Between hipster hangout Peckham and upmarket East Dulwich lies the pretty suburb of Nunhead. Despite its Zone 2 location, decent transport links and village quality (think high street butcher and fishmonger), Nunhead is still relatively overlooked by potential investors. But not for long. In recent years both Southwark Council and the Mayor of London have invested £1.2 million into the area to improve public spaces, greenery and the high street. Unusual for a prime London location, Nunhead has scant new-build developments and the kind of pretty period properties that are catnip to young families, but the area is also said to be attracting a younger crowd priced out of east London and Peckham.

WEST

White City

Soho House White City

True, there aren’t many pockets of west London (within the North Circular anyway) that could be labelled ‘affordable’ but, being considerably less leafy and – let’s face it – attractive than its neighbours, White City is one of the last few places you can pick up a real bargain. White City has location in its favour, being on the Central line and a stone’s throw from love-it-or-loathe-it Westfield shopping centre, which unveiled the results of a £600 million expansion earlier this year, including 450 new retailers (upon completion) and outdoor events space.

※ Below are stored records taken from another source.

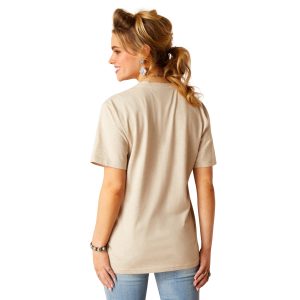 Ariat Women’s T-Shirt Cowgirl Desert T-paita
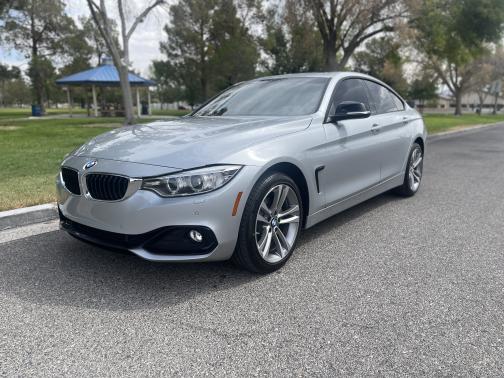 2015 BMW 428 Gran Coupe i xDrive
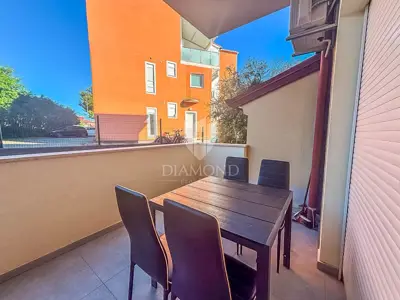 Stan u Zambratiji, 200 m od mora i plaže - 11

The biggest driver of change in W12 is the £200 million transformation of the BBC Media Village, now known as White City Place. This 17-acre site sits adjacent to the sprawling new Imperial College campus and will eventually see 5,000 new homes and two million square feet of office space. Developer Stanhope snapped up Television Centre, the BBC’s 1960s headquarters, for £200 million in 2012 and have set about transforming it into 950 apartments, office space, restaurants and – most tantalisingly – a new branch of Soho House located in the Grade II-listed ‘doughnut’ building, which opened in April. Echoing the sentiments of local estate agents and developers that London’s creative shift is moving back west, Soho House’s Nick Jones said he feels ‘strongly that the whole area will pop and change dramatically over the next few years. Just like Shoreditch used to be, White City was thought of as quite dodgy,’ he added, ‘but it’s changed. And when a building like the TV Centre becomes available, it’s hard to turn it down.’